— START —

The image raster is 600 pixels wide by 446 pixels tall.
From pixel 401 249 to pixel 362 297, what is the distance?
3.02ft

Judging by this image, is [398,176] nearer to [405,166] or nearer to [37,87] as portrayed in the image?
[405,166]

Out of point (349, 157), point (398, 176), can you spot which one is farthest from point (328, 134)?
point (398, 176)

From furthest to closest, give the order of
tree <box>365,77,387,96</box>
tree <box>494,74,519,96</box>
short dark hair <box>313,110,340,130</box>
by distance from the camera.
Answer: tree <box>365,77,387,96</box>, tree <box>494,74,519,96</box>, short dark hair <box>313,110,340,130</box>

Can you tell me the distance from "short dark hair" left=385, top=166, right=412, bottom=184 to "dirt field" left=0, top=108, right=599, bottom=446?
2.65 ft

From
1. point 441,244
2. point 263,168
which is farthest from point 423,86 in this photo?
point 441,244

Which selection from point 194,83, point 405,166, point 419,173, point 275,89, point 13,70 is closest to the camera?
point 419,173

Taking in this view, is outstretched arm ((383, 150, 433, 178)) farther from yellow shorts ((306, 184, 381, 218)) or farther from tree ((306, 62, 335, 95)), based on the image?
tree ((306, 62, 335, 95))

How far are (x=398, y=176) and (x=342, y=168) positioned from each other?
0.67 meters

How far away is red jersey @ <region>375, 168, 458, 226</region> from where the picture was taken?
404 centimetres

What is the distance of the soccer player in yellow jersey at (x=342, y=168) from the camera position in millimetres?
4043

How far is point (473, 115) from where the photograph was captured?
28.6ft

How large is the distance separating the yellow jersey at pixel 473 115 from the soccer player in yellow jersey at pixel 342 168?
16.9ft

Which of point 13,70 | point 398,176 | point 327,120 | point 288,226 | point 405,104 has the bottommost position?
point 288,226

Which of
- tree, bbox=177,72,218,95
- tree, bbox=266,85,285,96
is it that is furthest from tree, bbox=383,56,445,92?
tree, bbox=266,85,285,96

— END —

» **Exercise requirements**:
Copy out again, unchanged, everything from the very start of the records down to the line containing "0.67 meters", with both of those end lines included.

» **Written answer**:
The image raster is 600 pixels wide by 446 pixels tall.
From pixel 401 249 to pixel 362 297, what is the distance?
3.02ft

Judging by this image, is [398,176] nearer to [405,166] or nearer to [37,87] as portrayed in the image?
[405,166]

Out of point (349, 157), point (398, 176), can you spot which one is farthest from point (328, 134)?
point (398, 176)

From furthest to closest, give the order of
tree <box>365,77,387,96</box>
tree <box>494,74,519,96</box>
short dark hair <box>313,110,340,130</box>
by distance from the camera.
Answer: tree <box>365,77,387,96</box>, tree <box>494,74,519,96</box>, short dark hair <box>313,110,340,130</box>

Can you tell me the distance from "short dark hair" left=385, top=166, right=412, bottom=184 to "dirt field" left=0, top=108, right=599, bottom=446?
2.65 ft

From
1. point 441,244
2. point 263,168
which is farthest from point 423,86 in this photo?
point 441,244

Which selection from point 194,83, point 405,166, point 419,173, point 275,89, point 13,70 is closest to the camera?
point 419,173

Taking in this view, is outstretched arm ((383, 150, 433, 178)) farther from yellow shorts ((306, 184, 381, 218)) or farther from tree ((306, 62, 335, 95)), based on the image?
tree ((306, 62, 335, 95))

How far are (x=398, y=176) and (x=342, y=168) positioned from each other?
0.67 meters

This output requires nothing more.